Requirement:
All the lines below need retyping exactly, apart from the images.

----------

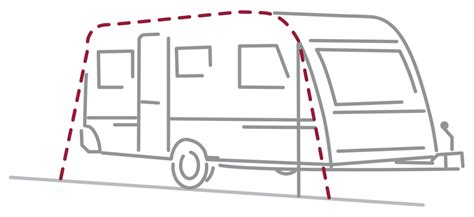caravan awning size chart how to find your awning size caravanawnings eu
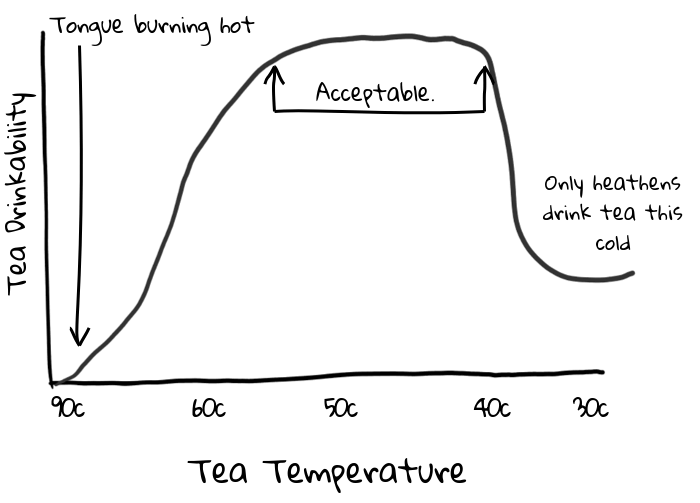 a graph showing the range of temperatures tea can be in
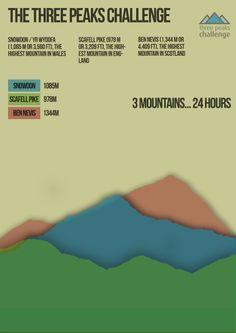 Final Three peaks challenge poster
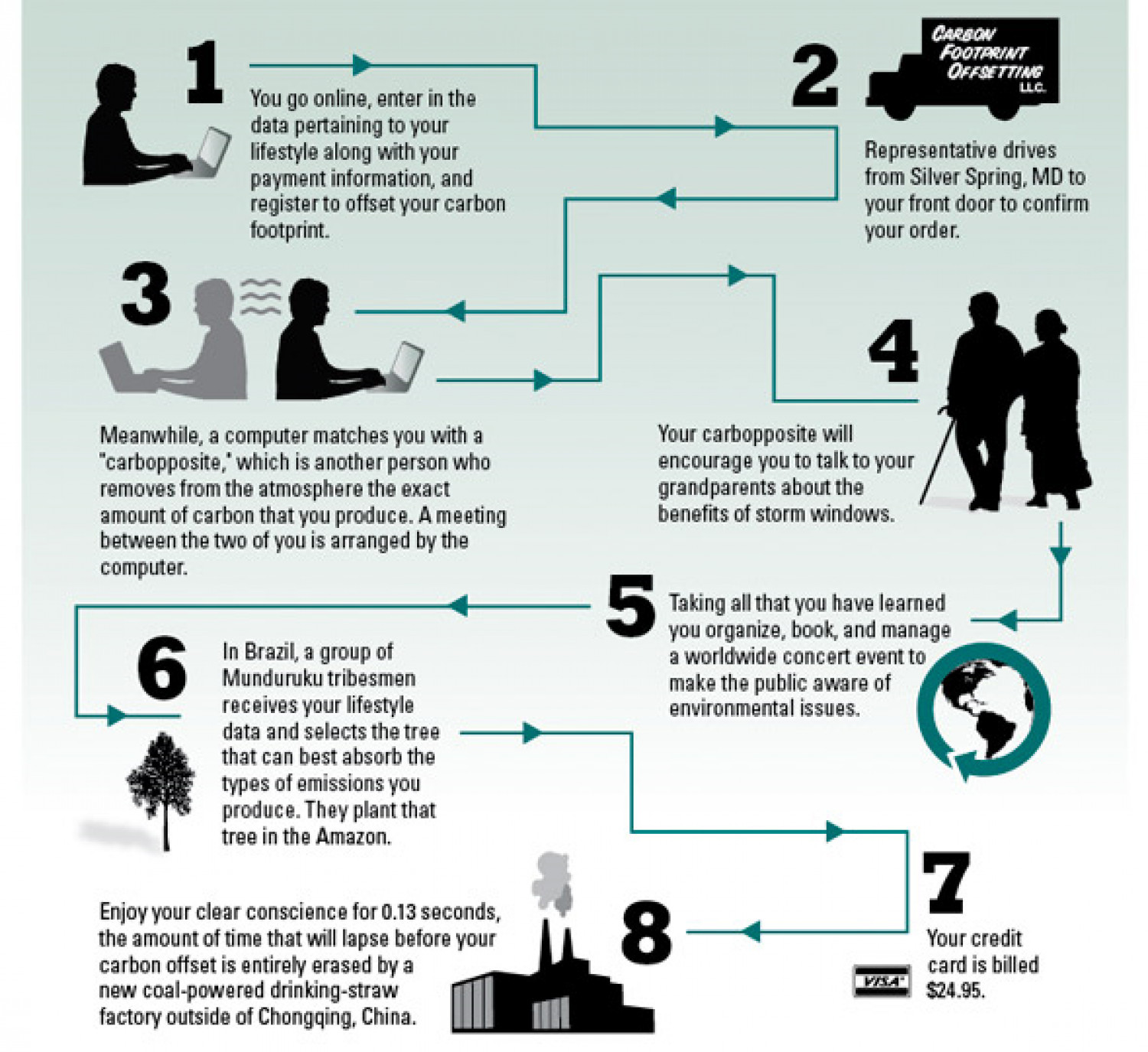 Carbon Footprint Infographic Infographic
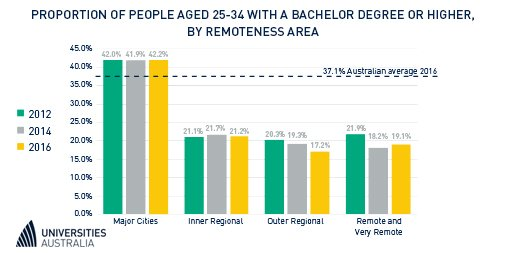 People in major cities are twice as likely to have a degree than those from regional and remote areas #stopunicuts  http:// ab.co/2jE7hsl  &nbsp;   <br>http://pic.twitter.com/tvewJMNI7V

----------

Finished exercise:
caravan awning size chart how to find your awning size caravanawnings eu
 a graph showing the range of temperatures tea can be in
 Final Three peaks challenge poster
 Carbon Footprint Infographic Infographic
 People in major cities are twice as likely to have a degree than those from regional and remote areas #stopunicuts  http:// ab.co/2jE7hsl  &nbsp;   <br>http://pic.twitter.com/tvewJMNI7V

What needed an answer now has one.